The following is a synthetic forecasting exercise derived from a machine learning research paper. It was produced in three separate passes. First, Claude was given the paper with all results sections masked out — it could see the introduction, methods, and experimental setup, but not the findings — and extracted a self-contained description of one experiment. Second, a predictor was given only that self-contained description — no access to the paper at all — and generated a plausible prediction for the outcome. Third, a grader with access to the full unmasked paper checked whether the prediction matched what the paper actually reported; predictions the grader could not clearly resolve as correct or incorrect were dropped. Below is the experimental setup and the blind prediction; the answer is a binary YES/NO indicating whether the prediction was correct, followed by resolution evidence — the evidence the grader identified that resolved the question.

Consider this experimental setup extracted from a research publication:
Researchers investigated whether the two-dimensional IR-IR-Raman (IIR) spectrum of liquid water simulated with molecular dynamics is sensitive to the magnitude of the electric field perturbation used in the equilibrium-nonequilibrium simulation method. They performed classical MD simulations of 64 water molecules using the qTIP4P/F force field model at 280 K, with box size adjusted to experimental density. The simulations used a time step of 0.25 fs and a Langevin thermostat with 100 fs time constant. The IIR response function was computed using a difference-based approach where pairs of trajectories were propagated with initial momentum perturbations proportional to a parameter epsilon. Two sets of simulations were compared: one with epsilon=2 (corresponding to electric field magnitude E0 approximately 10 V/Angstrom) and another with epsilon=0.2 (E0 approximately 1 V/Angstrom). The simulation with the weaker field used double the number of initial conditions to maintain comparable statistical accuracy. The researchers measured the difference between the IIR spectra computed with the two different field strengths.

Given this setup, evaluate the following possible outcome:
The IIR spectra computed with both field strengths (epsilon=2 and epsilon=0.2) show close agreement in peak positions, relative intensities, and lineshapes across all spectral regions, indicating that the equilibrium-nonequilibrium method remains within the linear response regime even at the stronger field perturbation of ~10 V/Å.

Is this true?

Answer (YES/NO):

...

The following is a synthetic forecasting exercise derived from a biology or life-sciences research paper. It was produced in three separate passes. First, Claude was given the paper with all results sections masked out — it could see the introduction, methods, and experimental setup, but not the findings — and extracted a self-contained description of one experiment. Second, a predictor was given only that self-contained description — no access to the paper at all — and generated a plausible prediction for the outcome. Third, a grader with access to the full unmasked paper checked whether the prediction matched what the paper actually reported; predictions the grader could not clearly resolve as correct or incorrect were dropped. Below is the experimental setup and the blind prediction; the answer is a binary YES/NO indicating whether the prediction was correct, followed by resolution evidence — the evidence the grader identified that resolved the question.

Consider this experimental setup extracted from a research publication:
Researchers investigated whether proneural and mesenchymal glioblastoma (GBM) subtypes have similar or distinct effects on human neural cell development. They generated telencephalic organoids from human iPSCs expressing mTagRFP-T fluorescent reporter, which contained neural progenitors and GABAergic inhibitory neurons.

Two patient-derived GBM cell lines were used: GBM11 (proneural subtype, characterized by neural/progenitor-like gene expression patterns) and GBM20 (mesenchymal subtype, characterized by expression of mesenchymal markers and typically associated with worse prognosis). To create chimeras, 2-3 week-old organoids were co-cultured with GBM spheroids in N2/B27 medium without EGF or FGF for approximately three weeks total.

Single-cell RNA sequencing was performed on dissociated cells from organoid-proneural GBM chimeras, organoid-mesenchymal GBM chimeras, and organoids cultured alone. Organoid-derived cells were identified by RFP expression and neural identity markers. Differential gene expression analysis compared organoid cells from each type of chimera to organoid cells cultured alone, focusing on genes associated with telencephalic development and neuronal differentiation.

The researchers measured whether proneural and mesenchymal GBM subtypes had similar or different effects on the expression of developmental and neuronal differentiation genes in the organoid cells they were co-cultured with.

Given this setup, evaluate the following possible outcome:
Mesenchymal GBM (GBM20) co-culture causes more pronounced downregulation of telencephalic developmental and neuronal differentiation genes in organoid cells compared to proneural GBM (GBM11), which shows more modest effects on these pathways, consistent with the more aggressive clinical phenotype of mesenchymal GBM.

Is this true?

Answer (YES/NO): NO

> **About this exercise**: Reproduce exactly the lines above from the line with "The researchers measured whether" to the line with "Answer (YES/NO): NO", including both, and add nothing.

> **Result of this task**:
The researchers measured whether proneural and mesenchymal GBM subtypes had similar or different effects on the expression of developmental and neuronal differentiation genes in the organoid cells they were co-cultured with.

Given this setup, evaluate the following possible outcome:
Mesenchymal GBM (GBM20) co-culture causes more pronounced downregulation of telencephalic developmental and neuronal differentiation genes in organoid cells compared to proneural GBM (GBM11), which shows more modest effects on these pathways, consistent with the more aggressive clinical phenotype of mesenchymal GBM.

Is this true?

Answer (YES/NO): NO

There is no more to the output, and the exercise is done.